◆ **Set problem**
Reproduce the data below line for line, with no changes.

◆ **Input for this task**

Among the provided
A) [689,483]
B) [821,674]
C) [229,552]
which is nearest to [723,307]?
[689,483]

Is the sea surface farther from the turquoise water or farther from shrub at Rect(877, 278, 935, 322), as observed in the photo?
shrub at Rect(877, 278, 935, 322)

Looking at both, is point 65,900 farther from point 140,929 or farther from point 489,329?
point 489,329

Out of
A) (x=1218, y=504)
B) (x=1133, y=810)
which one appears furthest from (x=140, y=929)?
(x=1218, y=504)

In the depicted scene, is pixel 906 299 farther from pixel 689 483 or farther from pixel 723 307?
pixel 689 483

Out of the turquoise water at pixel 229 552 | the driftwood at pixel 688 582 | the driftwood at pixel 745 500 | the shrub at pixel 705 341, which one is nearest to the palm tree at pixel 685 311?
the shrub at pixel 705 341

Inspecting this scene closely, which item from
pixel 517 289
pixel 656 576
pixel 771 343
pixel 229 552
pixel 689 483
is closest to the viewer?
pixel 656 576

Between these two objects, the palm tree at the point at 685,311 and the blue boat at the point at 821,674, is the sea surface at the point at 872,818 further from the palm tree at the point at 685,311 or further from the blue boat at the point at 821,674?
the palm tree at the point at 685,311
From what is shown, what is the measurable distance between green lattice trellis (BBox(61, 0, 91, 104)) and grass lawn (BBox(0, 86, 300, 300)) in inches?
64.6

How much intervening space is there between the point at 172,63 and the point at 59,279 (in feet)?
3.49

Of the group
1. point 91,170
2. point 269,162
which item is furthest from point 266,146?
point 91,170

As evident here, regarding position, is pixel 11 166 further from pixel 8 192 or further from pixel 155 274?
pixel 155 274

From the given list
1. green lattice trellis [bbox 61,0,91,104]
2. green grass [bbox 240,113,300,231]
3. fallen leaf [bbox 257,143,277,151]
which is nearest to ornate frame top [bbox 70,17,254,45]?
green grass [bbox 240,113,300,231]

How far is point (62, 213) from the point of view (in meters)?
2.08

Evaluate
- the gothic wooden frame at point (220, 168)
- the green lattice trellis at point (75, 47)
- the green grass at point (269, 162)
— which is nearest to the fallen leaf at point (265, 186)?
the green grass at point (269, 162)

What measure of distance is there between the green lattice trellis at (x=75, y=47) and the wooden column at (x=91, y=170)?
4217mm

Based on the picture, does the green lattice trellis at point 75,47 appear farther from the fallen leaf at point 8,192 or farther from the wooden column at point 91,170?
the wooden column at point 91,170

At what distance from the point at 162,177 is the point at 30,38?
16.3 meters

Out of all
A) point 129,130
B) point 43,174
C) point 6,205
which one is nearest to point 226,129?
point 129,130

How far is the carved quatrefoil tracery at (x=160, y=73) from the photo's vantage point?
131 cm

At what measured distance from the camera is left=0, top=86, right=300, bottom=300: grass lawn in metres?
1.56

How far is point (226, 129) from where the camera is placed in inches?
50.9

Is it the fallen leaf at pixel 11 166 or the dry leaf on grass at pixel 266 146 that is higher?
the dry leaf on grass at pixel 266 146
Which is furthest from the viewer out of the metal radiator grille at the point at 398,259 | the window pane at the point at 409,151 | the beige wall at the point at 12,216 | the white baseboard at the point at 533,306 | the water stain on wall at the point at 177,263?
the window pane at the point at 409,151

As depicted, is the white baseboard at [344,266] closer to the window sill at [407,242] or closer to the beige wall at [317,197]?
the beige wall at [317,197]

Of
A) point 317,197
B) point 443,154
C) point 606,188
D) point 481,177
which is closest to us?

◆ **Finished exercise**
Among the provided
A) [689,483]
B) [821,674]
C) [229,552]
which is nearest to [723,307]?
[689,483]

Is the sea surface farther from the turquoise water or farther from shrub at Rect(877, 278, 935, 322), as observed in the photo?
shrub at Rect(877, 278, 935, 322)

Looking at both, is point 65,900 farther from point 140,929 or farther from point 489,329?
point 489,329

Out of
A) (x=1218, y=504)
B) (x=1133, y=810)
which one appears furthest from (x=140, y=929)?
(x=1218, y=504)

In the depicted scene, is pixel 906 299 farther from pixel 689 483 or farther from pixel 723 307?
pixel 689 483

Out of the turquoise water at pixel 229 552 | the driftwood at pixel 688 582 | the driftwood at pixel 745 500 | the shrub at pixel 705 341, which one is nearest to the palm tree at pixel 685 311?
the shrub at pixel 705 341

Inspecting this scene closely, which item from
pixel 517 289
pixel 656 576
pixel 771 343
pixel 229 552
pixel 689 483
is closest to the viewer?
pixel 656 576

Between these two objects, the palm tree at the point at 685,311 and the blue boat at the point at 821,674, is the sea surface at the point at 872,818 further from the palm tree at the point at 685,311 or further from the blue boat at the point at 821,674?
the palm tree at the point at 685,311
From what is shown, what is the measurable distance between green lattice trellis (BBox(61, 0, 91, 104)) and grass lawn (BBox(0, 86, 300, 300)) in inches?
64.6

How much intervening space is there between the point at 172,63 and the point at 59,279 (in feet)?
3.49

Of the group
1. point 91,170
2. point 269,162
which item is furthest from point 266,146?
point 91,170

As evident here, regarding position, is pixel 11 166 further from pixel 8 192 or further from pixel 155 274?
pixel 155 274

From the given list
1. green lattice trellis [bbox 61,0,91,104]
2. green grass [bbox 240,113,300,231]
3. fallen leaf [bbox 257,143,277,151]
which is nearest to ornate frame top [bbox 70,17,254,45]?
green grass [bbox 240,113,300,231]

How far is point (62, 213) from the point of view (in meters)?
2.08

Evaluate
- the gothic wooden frame at point (220, 168)
- the green lattice trellis at point (75, 47)
- the green grass at point (269, 162)
— which is nearest to the fallen leaf at point (265, 186)?
the green grass at point (269, 162)

What measure of distance is there between the green lattice trellis at (x=75, y=47) and the wooden column at (x=91, y=170)?
4217mm

Based on the picture, does the green lattice trellis at point 75,47 appear farther from the fallen leaf at point 8,192 or farther from the wooden column at point 91,170?
the wooden column at point 91,170

At what distance from the point at 162,177 is the point at 30,38?
16.3 meters

Out of all
A) point 129,130
B) point 43,174
C) point 6,205
which one is nearest to point 226,129?
point 129,130

How far is the carved quatrefoil tracery at (x=160, y=73) from the photo's vantage point?
131 cm

At what measured distance from the camera is left=0, top=86, right=300, bottom=300: grass lawn in metres?
1.56

How far is point (226, 129) from where the camera is placed in inches?
50.9

Is it the fallen leaf at pixel 11 166 or the dry leaf on grass at pixel 266 146 that is higher?
the dry leaf on grass at pixel 266 146
Which is furthest from the viewer out of the metal radiator grille at the point at 398,259 | the window pane at the point at 409,151 | the beige wall at the point at 12,216 | the white baseboard at the point at 533,306 | the water stain on wall at the point at 177,263?
the window pane at the point at 409,151

As depicted, is the white baseboard at [344,266] closer to the window sill at [407,242] or closer to the beige wall at [317,197]?
the beige wall at [317,197]

Of
A) point 317,197
B) point 443,154
C) point 606,188
D) point 481,177
which is closest to us?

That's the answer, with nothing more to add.